▸ Extract
BEGIN

On September 27, 2020, the Azeri government launched a military attack on Artsakh, a breakaway state in the South Caucasus region officially recognized as part of Azerbaijan but largely populated by Indigenous Armenians.

This map depicts the beauty of Artsakh and highlights its unique landmarks and architectural features

A tourist map of Artsakh with information about its natural and cultural diversity created by Aram Mirzoyants, Ani Djaferian, and students in two TUMO Stepanakert labs under the framework of a project jointly implemented with the Tourism Department of Artsakh

What followed was a monstrous pattern of human rights violations and breaches of international humanitarian law. The Azeri armed forces bombed civilian regions indiscriminately, including schools, churches, and hospitals far from military areas. They tortured prisoners of war. They wreaked havoc on the environment with white phosphorous munitions. They hired mercenaries, one of whom explained that he was promised payment for each Armenian whom he beheaded. While the motivation of Azeri and Turkish government officials was made clear through brazen public statements detailing their genocidal intent, political leaders hid behind the corporate shields of private military companies that funded the murder of civilians and public relations firms that convinced the West to take no notice.

END

Please list every type of site that the passage on the attack on Artsakh names as bombed by the Azeri armed forces. The material is not needed for this.

▸ Data extract
BEGIN

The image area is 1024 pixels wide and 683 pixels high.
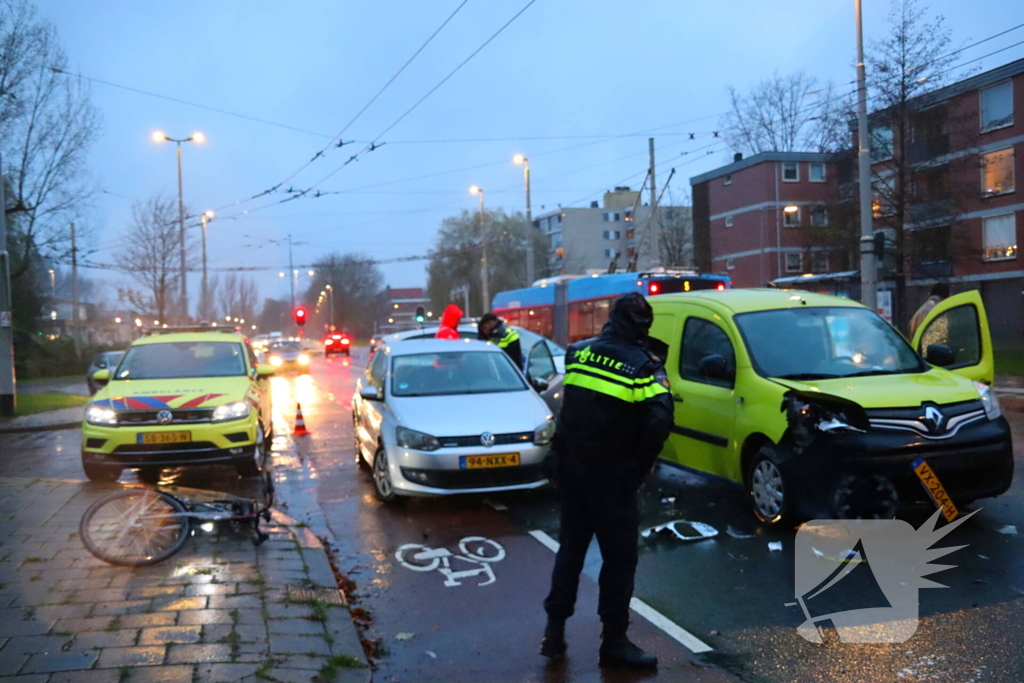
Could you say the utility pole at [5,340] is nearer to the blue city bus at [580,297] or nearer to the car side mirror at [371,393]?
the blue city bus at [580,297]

END
BEGIN

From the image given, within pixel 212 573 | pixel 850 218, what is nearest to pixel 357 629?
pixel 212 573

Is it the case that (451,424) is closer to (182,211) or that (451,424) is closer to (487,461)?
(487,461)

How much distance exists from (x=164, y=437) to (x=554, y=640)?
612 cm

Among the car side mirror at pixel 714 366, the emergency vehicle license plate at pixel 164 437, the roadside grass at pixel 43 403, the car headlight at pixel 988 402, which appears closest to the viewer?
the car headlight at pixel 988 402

END
BEGIN

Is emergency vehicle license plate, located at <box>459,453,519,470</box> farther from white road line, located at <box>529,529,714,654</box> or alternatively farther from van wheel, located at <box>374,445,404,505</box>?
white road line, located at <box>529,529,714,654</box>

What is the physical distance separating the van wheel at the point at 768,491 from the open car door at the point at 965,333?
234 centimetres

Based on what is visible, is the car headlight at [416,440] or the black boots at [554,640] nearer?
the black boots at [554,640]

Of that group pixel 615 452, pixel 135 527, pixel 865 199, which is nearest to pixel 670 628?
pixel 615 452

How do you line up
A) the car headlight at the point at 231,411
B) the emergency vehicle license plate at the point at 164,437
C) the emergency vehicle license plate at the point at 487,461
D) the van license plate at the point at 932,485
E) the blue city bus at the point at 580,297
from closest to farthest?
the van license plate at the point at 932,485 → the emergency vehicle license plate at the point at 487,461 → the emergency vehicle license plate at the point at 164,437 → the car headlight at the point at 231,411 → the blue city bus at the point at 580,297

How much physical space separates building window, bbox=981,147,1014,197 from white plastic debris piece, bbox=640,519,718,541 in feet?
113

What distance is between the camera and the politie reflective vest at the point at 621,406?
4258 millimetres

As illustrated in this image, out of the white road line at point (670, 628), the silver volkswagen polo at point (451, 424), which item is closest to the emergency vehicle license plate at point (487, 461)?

END

▸ Response to the exercise
Schools, churches, hospitals